- [CONSIGNE 1]: Quels termes l'article place-t-il entre guillemets dans son premier paragraphe ? Donnez-les tous.
- [CONSIGNE 2]: Extrayez de l'article le passage qui commence par « En effet, depuis » et se poursuit jusqu'à « gardes à quelqu’un). ».

- [ARTICLE]:
---

En effet, depuis plus d’un an, les chroniqueurs qui, comme moi, on tenté de sonner l’alarme sur les risques entourant la ruée vers l’électrique étaient très souvent qualifiés de « militants », voir même associés aux « coucous complotiste ». Dans ce règne de la pensée unique, le gouvernement de la CAQ s’y donnait à coeur joie à coup de « gaslighting » (manipulations répétées pour faire baisse les gardes à quelqu’un).

Or la politique est un domaine où on regrette souvent avoir eu raison, et je ne peux m’empêcher aujourd’hui d’être clair : je prédisais les difficultés actuelles de Northvolt depuis plus d’un an. Voici donc un résumé de mes interventions dans la dernière année.

Un an à lancer l’alarme

En avril 2023, commentant l’aide du fédéral à hauteur de 4,3 millions par emplois créés pour une usine de batteries Volkswagen en Ontario (un projet échappé par Fitzgibbon en raison de problème d’approvisionnement électrique), je disais :

« De nombreux critiques accusent ainsi le gouvernement Trudeau d’encore une fois dilapider l’argent des contribuables dans des signalements de vertus ruineux qui ne profitent qu’aux grandes entreprises. On y voit une forme de bien-être social corporatif où des entreprises pourtant riches comme crésus font porter le poids des investissements aux contribuables canadiens. »

---

- [DONNÉES BRUTES]:
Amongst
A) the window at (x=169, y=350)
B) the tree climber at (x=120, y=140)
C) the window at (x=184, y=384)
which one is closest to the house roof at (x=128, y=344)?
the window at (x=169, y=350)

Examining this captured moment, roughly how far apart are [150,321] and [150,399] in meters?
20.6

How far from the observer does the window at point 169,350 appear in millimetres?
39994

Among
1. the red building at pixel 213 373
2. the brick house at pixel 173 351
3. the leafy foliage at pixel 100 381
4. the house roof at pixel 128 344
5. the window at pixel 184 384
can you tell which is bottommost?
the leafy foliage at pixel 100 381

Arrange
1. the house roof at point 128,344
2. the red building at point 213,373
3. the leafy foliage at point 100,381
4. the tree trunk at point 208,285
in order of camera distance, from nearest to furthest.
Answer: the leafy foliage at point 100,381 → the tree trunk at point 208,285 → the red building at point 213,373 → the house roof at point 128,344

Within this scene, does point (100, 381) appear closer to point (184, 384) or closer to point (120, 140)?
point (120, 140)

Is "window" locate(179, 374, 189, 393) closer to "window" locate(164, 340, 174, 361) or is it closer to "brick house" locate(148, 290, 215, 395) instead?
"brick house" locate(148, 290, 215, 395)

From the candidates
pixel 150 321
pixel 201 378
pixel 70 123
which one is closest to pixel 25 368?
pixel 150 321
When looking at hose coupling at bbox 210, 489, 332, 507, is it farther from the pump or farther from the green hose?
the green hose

---

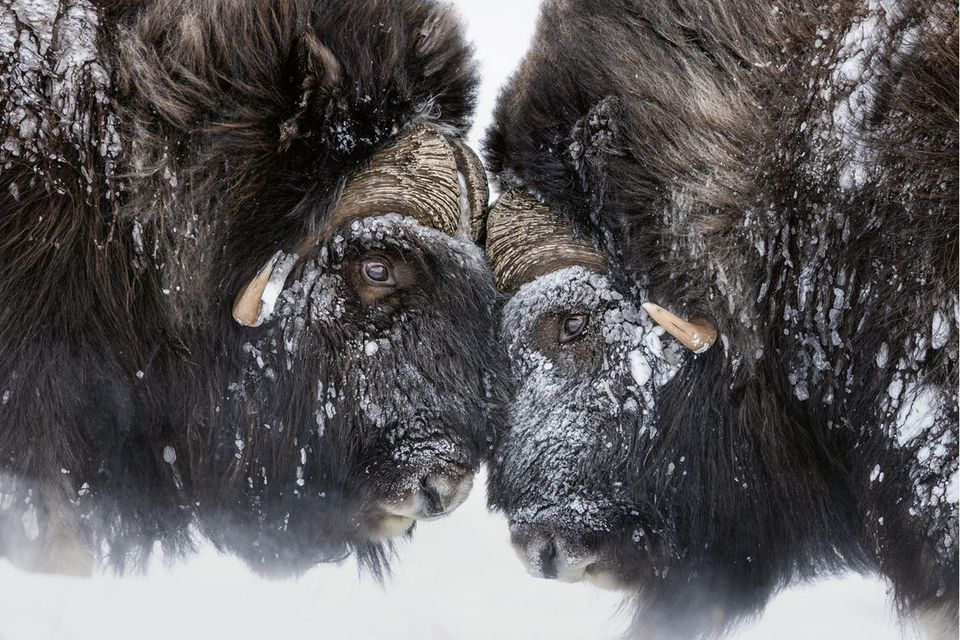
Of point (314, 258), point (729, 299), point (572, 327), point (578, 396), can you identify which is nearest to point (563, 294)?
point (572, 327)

---

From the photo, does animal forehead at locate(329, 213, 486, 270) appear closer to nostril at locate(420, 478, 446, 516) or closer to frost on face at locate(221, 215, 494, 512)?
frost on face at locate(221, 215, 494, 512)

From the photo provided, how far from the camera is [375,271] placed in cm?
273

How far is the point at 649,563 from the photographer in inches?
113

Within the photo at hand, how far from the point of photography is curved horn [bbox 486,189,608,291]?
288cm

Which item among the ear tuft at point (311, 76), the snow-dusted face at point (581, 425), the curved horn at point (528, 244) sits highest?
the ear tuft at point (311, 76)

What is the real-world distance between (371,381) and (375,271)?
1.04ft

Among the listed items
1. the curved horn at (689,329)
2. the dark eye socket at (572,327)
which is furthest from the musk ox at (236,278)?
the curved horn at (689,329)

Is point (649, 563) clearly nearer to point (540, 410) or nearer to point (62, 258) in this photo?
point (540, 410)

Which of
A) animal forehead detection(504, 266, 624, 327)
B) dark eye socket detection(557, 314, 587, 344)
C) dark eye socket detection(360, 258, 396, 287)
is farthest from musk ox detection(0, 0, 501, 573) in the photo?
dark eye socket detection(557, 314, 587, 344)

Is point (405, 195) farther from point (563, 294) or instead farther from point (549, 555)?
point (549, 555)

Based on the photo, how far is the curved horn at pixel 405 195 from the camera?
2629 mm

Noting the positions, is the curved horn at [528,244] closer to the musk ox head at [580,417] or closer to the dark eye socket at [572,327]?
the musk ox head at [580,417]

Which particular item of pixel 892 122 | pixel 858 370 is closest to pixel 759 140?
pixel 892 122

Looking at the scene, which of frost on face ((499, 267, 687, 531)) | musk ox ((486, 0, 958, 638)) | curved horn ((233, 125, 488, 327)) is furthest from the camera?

---

- [CORRIGÉ 1]:
- « militants »
- « coucous complotiste »
- « gaslighting »

- [CORRIGÉ 2]:
En effet, depuis plus d’un an, les chroniqueurs qui, comme moi, on tenté de sonner l’alarme sur les risques entourant la ruée vers l’électrique étaient très souvent qualifiés de « militants », voir même associés aux « coucous complotiste ». Dans ce règne de la pensée unique, le gouvernement de la CAQ s’y donnait à coeur joie à coup de « gaslighting » (manipulations répétées pour faire baisse les gardes à quelqu’un).